Hirnblutungen durch die Ohrfeige seien zwar unwahrscheinlich, drohten aber dann, „wenn das Kind nicht mit der flachen Hand, sondern mit der Faust geschlagen wird“. Denn dadurch werde „eine größere Wucht als bei Ohrfeigen erzielt“. Zudem könne auch die Halswirbelsäule unter einer festen Ohrfeige leiden, „wenn der Kopf frei, also ungebremst schwingen kann“. Äußerst übel kann die Backpfeife allerdings enden, wenn Hirngefäße vorgeschädigt sind. „In einem Fall hatte der Betroffene ein Aneurysma an einer Arterie des Gehirns, und diese sackförmige Erweiterung des Blutgefäßes ist dann durch die Wucht der Ohrfeige gerissen.“ Das Fazit der Österreicherin: „Auch wenn Ohrfeigen heute noch gelegentlich als vertretbar angesehen werden, fallen sie auch im rechtlichen Sinne ganz klar unter Kindesmisshandlung.“ Im Übrigen gehe es nicht nur um die körperlichen Folgen, sondern auch um die psychischen.

Walter Schmidt


INFO

Ungebremste Wucht:
Warum Ohrfeigen kleine Kinder am stärksten gefährden
Der menschliche Schädel als knöcherne Hülle soll das Gehirn  schützen. Das gelingt jedoch auch dann nur begrenzt, wenn ihn Schläge treffen. „Die Energie, die nicht durch den Knochen absorbiert wird, wirkt auf das Gehirn, beschleunigt die relativ weiche, verformbare Hirnmasse und löst darin eine Art Welle aus, die Nerven und Gefäßen zerreißen lassen kann“, sagt Eckhard Rickels, Chefarzt der Neurotraumatologie am Allgemeinen Krankenhaus Celle. „Diese Energiewelle wird am gegenüberliegenden Schädelknochen abgebremst.“ Hier komme es bei entsprechender Anfangswucht „zu deutlicheren Verletzungen“. Anschließend woge die Welle abgeschwächt zurück, ein verebbendes Hin und Her.
Wegen dieser Gefahr muss niemand Kinder in Watte packen. „Sie stoßen sich permanent den Kopf, in der Regel bleibt das ohne Folgen, wie eine Rauferei auch – das hat die Natur so eingeplant“, sagt der Spezialist für Schäden an Gehirn und Rückenmark durch äußere Kräfte. „Die mit voller Kraft ausgeführte Ohrfeige eines jungen Mannes gegen ein Kleinkind kann aber durchaus zur Gehirnerschütterung mit zumindest kurzfristigen neurologischen Ausfällen führen, aber auch zum Zerreißen von Hirngewebe.“ Dann gehen Hirnbereiche zugrunde, mit der Folge bleibender Schäden.
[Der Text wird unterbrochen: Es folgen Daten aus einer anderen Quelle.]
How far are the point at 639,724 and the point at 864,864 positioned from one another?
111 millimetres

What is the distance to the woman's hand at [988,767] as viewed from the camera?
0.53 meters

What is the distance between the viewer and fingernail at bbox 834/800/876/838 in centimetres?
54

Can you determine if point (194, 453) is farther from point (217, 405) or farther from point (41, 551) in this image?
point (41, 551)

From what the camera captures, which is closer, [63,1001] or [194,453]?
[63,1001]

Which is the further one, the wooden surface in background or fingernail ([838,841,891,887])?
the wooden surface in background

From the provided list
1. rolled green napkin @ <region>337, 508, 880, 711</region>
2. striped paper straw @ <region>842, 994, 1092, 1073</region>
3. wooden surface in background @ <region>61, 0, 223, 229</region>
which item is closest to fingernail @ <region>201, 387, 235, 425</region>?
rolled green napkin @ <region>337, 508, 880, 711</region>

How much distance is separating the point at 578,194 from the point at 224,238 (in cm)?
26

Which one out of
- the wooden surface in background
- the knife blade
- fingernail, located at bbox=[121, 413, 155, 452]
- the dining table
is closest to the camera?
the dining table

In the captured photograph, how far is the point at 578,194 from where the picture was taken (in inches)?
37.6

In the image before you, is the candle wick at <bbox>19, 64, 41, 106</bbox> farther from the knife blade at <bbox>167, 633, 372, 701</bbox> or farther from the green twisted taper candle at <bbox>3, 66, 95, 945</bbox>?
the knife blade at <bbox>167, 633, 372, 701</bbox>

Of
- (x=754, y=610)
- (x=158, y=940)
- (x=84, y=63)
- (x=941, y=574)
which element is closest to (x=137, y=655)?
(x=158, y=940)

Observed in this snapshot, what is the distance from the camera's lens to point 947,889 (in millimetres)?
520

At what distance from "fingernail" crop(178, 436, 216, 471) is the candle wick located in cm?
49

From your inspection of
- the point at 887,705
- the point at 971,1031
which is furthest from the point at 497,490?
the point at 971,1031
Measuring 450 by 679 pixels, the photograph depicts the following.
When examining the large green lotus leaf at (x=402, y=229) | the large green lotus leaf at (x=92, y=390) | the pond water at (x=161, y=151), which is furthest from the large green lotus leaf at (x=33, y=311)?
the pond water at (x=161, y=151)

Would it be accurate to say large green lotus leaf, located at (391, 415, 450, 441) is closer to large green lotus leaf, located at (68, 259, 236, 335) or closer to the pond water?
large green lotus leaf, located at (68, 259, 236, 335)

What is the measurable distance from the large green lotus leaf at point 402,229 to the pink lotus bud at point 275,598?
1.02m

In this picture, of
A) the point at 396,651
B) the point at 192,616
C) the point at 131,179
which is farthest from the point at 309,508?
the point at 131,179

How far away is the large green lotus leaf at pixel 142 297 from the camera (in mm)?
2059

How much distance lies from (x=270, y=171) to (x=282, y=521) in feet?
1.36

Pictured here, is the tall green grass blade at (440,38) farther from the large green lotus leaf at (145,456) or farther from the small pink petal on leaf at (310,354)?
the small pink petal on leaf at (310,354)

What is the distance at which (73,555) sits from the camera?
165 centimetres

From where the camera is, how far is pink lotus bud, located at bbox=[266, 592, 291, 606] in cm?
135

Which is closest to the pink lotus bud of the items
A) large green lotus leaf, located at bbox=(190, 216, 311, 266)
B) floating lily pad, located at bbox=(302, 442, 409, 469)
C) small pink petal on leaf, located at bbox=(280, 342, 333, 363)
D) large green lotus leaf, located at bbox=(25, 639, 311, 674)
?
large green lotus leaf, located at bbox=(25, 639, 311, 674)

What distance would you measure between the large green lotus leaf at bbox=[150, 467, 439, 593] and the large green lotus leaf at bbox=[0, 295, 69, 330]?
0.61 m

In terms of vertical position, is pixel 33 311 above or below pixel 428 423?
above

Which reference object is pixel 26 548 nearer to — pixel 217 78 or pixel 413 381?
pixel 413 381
Dies droht – außer bei geschwächten alten Menschen – bei Säuglingen und Kleinkindern. Bei ihnen ist der Kopfhalteapparat, also der Hals mit seiner Muskulatur, „noch nicht so kräftig, dass er Widerstand gegen einen Schlag leisten kann“, sagt Rickels. Treffen feste Ohrfeigen oder andere Hiebe gegen den Kopf von Kleinkindern, können diese ihre Halsmuskulatur „noch nicht so schnell schützend anspannen“. Bei ihnen richte sich letztlich die „volle Wucht des Schlages gegen den Schädel und die darin geborgene Hirnmasse“.